What to do if you receive this threatening letter from the ATO
Australian tax payers are being hit with threatening ATO “data matching” letters and are being advised to act quickly or face being thousands of dollars out of pocket.
With the introduction of sophisticated technology, tax men are now able to sift through mountains of data from third-party institutions such as banks to see if any information, like sales or shares of property, are being excluded from people’s tax returns.
Each year, an increasing number of Aussies are receiving “please explain” letters, in a bid to raise over $1 billion in revenue by cracking down on dodgy claims.
According to Etax, once the recipient is given the letter, they are under a time limit.
“What it means is the taxpayer has lodged a return either current or up to two years ago, and now the ATO has done some data-matching with third parties and decided that something on the return is incorrect so they send out a letter,” said Etax senior tax agent Liz Russell.
“Once you get that, quite often people can freak out or get concerned, they might stick it in their drawer and hope it goes away.
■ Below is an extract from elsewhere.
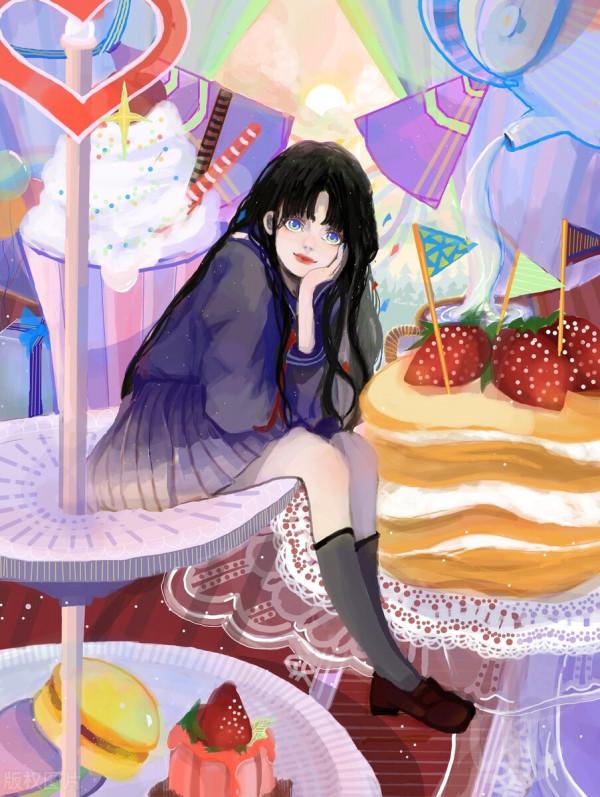 40個人生道理，越早知道越好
But if you don’t address it within the time frame, usually 28 days, the ATO will raise an amended assessment based on the information they believe to be correct and in some cases, issue a penalty for overpaid refunds.”
Ms Russell revealed that due to companies providing more information, the ATO has been able to investigate tax returns from years ago as previously, that data was unavailable.
“I’ve seen them go back four years,” she said. “It doesn’t have a lot to do with deductions because deductions aren’t things they can data match. It’s things like dividends, shares, sale of rental properties, missing PAYG summaries.”